Li Shuo, Senior Climate and Energy Policy Officer at Greenpeace China, said the pledge signaled that "the world was ready to say goodbye to coal" but would need to be followed by action to deliver renewable technology to developing countries.

"We should not write off the genuine energy demands from much of the developing world," said Shuo.

McIntosh, of EnergyLab Cambodia, said that by damping economic activity and the growth in demand for power, the pandemic had given Phnom Penh the chance to rethink its strategy -- particularly plans to import 2.4GW of coal power from Laos.

"If the 2,400MW of coal imported from Laos will struggle to get finance now -- wouldn't it be better to invest in solar and wind in Cambodia?" she said. "It would result in billions of dollars of investment, local green jobs and much needed economic stimulus."

Attention is now turning to a "2040 masterplan" for Cambodia's future energy mix that is being developed by the government with the assistance of the Asian Development Bank.

ADB country director Sunniya Durrani-Jamal said it was too early to discuss what renewables targets would be presented by the final report, but she said the lender was "encouraged" by Cambodia's increasing solar capacity and pointed to regional trends as a reason to be optimistic.

Last year, the Philippines proposed a moratorium on new coal plant projects.

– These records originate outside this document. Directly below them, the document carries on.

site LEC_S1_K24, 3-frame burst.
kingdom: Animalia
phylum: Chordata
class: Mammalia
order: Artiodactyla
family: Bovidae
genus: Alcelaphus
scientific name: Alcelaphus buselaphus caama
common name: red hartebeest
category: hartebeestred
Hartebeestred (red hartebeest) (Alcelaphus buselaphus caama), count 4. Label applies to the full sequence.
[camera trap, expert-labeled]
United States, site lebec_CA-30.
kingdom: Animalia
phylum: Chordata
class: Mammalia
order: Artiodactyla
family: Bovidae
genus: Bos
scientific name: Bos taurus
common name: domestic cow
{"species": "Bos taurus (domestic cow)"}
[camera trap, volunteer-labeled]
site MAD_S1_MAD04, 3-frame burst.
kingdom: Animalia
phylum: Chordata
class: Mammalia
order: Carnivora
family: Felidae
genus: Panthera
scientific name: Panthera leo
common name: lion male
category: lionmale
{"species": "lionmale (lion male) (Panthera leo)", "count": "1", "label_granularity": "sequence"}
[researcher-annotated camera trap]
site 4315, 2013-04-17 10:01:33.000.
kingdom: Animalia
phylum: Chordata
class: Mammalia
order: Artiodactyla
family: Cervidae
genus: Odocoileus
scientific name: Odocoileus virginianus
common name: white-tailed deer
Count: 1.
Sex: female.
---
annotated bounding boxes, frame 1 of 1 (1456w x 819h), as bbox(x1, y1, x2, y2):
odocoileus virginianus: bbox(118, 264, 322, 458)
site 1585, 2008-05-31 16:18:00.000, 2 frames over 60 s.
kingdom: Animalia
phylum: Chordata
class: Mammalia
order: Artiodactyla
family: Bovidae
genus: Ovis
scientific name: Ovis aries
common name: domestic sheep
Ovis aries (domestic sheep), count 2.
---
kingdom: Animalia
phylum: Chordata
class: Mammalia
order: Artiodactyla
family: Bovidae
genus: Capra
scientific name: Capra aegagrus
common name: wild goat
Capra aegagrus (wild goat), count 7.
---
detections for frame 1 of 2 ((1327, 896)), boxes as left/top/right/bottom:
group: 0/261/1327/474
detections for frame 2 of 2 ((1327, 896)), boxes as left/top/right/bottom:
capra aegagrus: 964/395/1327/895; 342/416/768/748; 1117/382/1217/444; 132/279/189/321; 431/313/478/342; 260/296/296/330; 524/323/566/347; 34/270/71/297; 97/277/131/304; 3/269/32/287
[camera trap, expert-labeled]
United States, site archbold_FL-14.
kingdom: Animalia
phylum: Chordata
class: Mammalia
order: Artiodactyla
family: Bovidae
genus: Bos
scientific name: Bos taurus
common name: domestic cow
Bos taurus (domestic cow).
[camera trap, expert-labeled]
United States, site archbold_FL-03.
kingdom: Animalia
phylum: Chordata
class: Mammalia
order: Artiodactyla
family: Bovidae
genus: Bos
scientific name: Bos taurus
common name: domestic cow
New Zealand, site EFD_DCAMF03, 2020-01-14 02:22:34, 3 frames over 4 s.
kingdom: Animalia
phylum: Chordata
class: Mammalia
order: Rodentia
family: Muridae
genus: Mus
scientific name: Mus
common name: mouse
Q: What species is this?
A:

Bangladesh has scaled back coal ambitions after the withdrawal of banks that would have financed such projects. Vietnam, meanwhile, has canceled or frozen more than a dozen coal projects and aggressively pursued solar.

"Regionally, a lot of countries are taking a second look at their coal investments," said Durrani-Jamal.

For the time being, however, the strategic focus on coal is causing frustration for proponents of sustainable generation like renewable energy company The Blue Circle.

The Blue Circle runs a wind farm in Vietnam but has struggled to introduce wind power in neighboring Cambodia. (Photo courtesy of The Blue Circle)

The company, which runs a wind farm in neighboring Vietnam, has faced an uphill battle to introduce wind power to Cambodia.

It has been ready for months to move forward with an 80MW project in the coastal province of Kampot but is unable to secure an agreement from EDC to buy its output.

This is despite proposing selling power at 6.85 cents per kilowatt-hour, which would make the $100 million facility the cheapest source of wind generation in ASEAN and cheaper than Cambodia's coal deals.

"It's like fighting windmills," said company founder Olivier Duguet. "At some stage someone will have to answer, why not in Cambodia?"